Cross-Country Analysis with Feature¶
The Feature class answers "what do we know about a
given table across the developing world?" It assembles a single harmonized
DataFrame for a table across all countries that provide it.
Basic Usage¶
import lsms_library as ll
roster = ll.Feature('household_roster')
# Which countries provide this table?
roster.countries
# ['Burkina_Faso', 'China', 'Ethiopia', 'GhanaLSS', 'India', 'Mali', ...]
# What are the guaranteed columns?
roster.columns
# ['Sex', 'Age', 'Generation', 'Distance', 'Affinity']
Loading Data¶
Feature is callable. Invoke it to load and concatenate data:
# Load all available countries
df = roster()
# Load specific countries
df = roster(['Mali', 'Uganda'])
The returned DataFrame has a country index level prepended:
Sex Age Generation Distance Affinity
country t i pid
Mali 2014-15 1003 1 M 45 0 0 consanguineal
2 F 38 0 0 affinal
Uganda 2019-20 4001 1 M 52 0 0 consanguineal
Design Decisions¶
Lazy Loading¶
Construction is cheap -- Feature('household_roster') discovers which
countries declare the table but loads nothing from disk. Data is fetched on
demand when you call the instance.
Union of Columns¶
The returned DataFrame takes the union of all columns across countries, not
the intersection. Required columns from data_info.yml guarantee a common
core; country-specific extras appear as NA where absent.
This makes gaps visible (e.g. District present for Ethiopia but NA for
Mali) rather than silently dropping information.

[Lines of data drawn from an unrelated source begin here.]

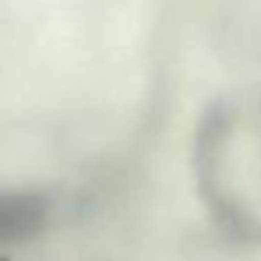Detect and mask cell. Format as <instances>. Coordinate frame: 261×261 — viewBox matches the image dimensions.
<instances>
[{
    "label": "cell",
    "mask_w": 261,
    "mask_h": 261,
    "mask_svg": "<svg viewBox=\"0 0 261 261\" xmlns=\"http://www.w3.org/2000/svg\"><path fill=\"white\" fill-rule=\"evenodd\" d=\"M37 219L34 202L29 199H0V239L9 233H20Z\"/></svg>",
    "instance_id": "1"
}]
</instances>
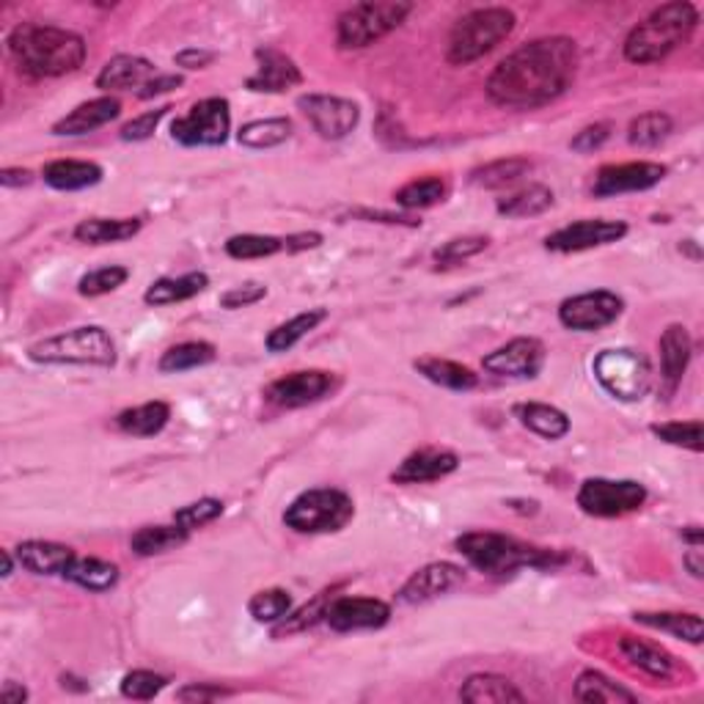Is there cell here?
Here are the masks:
<instances>
[{
    "label": "cell",
    "mask_w": 704,
    "mask_h": 704,
    "mask_svg": "<svg viewBox=\"0 0 704 704\" xmlns=\"http://www.w3.org/2000/svg\"><path fill=\"white\" fill-rule=\"evenodd\" d=\"M578 45L567 36H543L509 52L487 77V97L501 108H543L572 86Z\"/></svg>",
    "instance_id": "6da1fadb"
},
{
    "label": "cell",
    "mask_w": 704,
    "mask_h": 704,
    "mask_svg": "<svg viewBox=\"0 0 704 704\" xmlns=\"http://www.w3.org/2000/svg\"><path fill=\"white\" fill-rule=\"evenodd\" d=\"M9 50L20 72L28 77L70 75L86 61V41L81 34L45 23L17 25L9 36Z\"/></svg>",
    "instance_id": "7a4b0ae2"
},
{
    "label": "cell",
    "mask_w": 704,
    "mask_h": 704,
    "mask_svg": "<svg viewBox=\"0 0 704 704\" xmlns=\"http://www.w3.org/2000/svg\"><path fill=\"white\" fill-rule=\"evenodd\" d=\"M699 28V12L693 3L675 0L664 3L641 20L624 39V58L630 64H658L680 45H685Z\"/></svg>",
    "instance_id": "3957f363"
},
{
    "label": "cell",
    "mask_w": 704,
    "mask_h": 704,
    "mask_svg": "<svg viewBox=\"0 0 704 704\" xmlns=\"http://www.w3.org/2000/svg\"><path fill=\"white\" fill-rule=\"evenodd\" d=\"M454 548L465 556L471 565L487 575H509L523 567H534V570H554L565 561V556L556 550L534 548L529 543L507 537L498 532H465L457 537Z\"/></svg>",
    "instance_id": "277c9868"
},
{
    "label": "cell",
    "mask_w": 704,
    "mask_h": 704,
    "mask_svg": "<svg viewBox=\"0 0 704 704\" xmlns=\"http://www.w3.org/2000/svg\"><path fill=\"white\" fill-rule=\"evenodd\" d=\"M514 14L503 7L474 9L462 14L449 34V50L446 58L454 66H468L496 50L514 31Z\"/></svg>",
    "instance_id": "5b68a950"
},
{
    "label": "cell",
    "mask_w": 704,
    "mask_h": 704,
    "mask_svg": "<svg viewBox=\"0 0 704 704\" xmlns=\"http://www.w3.org/2000/svg\"><path fill=\"white\" fill-rule=\"evenodd\" d=\"M28 359L36 364H75V366H113L116 341L99 325L64 330L31 344Z\"/></svg>",
    "instance_id": "8992f818"
},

Harmonization Flows Through¶
All per-country harmonization (kinship decomposition, canonical spellings,
categorical mappings, dtype coercion) is applied by each Country before
concatenation. Feature delegates to each country's existing table method.
Error Handling¶
If a country's data fails to load, Feature emits a warning and continues
with the countries that succeeded:
import warnings
with warnings.catch_warnings(record=True) as w:
warnings.simplefilter("always")
df = roster()
# Inspect w for any per-country failures
Available Tables¶
Any table declared in a country's data_scheme.yml can be used with Feature.
Common ones include:
| Table | Description |
|---|---|
household_roster |
Demographics, kinship decomposition |
cluster_features |
Region, rural/urban classification |
food_acquired |
Food acquisition with units |
food_expenditures |
Derived food spending |
shocks |
Household shocks and coping |
individual_education |
Educational attainment |
panel_ids |
Cross-wave household ID linkage |